Part II: The second equilibrium you will investigate is shown below. This will be created by reacting copper with nitric acid. The resulting brown gas will be collected and studied.

N2O4 (gas) + heat < - - - - - > 2NO2 (gas)

colorless brown

Follow the procedure below to set up this equilibrium situation.

  1. Obtain a small sample of copper mesh and place it into a medium sized test tube. Under the fume hood, add one drop of concentrated HNO3. Keep your goggles on! Place a stopper on the test tube and observe any changes.
  1. Place the stoppered test tube into an ice water bath for a few minutes. Record what happens.
  1. Remove the tube from the ice bath and warm it with your hands. Record what happens.

Summing Up:

  1. In which test tube in Part I did a chemical reaction occur? How could you tell?
  1. In Part I, how could you tell when the concentration of Fe(SCN)+2 increased? How could you tell when it decreased?
  1. Study the chemical formulas for the solutions you added to test tubes #2-4 in Part I. Compare these to the chemical equations provided.
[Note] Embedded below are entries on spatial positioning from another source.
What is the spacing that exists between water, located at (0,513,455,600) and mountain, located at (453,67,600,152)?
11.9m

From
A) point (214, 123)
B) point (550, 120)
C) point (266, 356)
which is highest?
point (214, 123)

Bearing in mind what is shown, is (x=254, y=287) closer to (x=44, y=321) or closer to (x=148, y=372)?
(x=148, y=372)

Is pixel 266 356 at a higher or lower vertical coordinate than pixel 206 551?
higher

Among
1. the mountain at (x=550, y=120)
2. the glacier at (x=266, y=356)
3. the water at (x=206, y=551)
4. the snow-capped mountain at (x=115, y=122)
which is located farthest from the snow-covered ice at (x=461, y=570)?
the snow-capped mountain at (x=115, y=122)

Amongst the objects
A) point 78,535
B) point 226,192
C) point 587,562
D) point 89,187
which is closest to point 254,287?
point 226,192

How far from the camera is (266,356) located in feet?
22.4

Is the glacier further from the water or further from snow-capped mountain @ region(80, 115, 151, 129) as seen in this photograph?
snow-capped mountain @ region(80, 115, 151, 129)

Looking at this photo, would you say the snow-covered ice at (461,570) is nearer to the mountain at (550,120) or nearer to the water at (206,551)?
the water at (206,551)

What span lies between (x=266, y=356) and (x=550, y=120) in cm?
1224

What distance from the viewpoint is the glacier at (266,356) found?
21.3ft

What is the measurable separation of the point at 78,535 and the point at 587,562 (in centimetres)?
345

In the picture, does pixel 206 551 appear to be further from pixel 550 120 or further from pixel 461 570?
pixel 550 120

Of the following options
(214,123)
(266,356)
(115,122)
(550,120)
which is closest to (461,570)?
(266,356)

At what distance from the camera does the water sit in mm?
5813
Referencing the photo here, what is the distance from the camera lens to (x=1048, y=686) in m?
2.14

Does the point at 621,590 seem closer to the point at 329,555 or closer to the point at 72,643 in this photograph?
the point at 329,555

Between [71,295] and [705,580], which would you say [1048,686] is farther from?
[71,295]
What relationship can you find between these formulas and the yellow to red reaction?
  1. In Part II, what happened to the concentration of NO2 gas when the test tube was placed into the ice bath? When warmed?
  1. Can equilibrium equations go in both a forward and a reverse direction? How can you tell?
  1. In general, what are some of the things you can do to cause a reaction to go back and forth?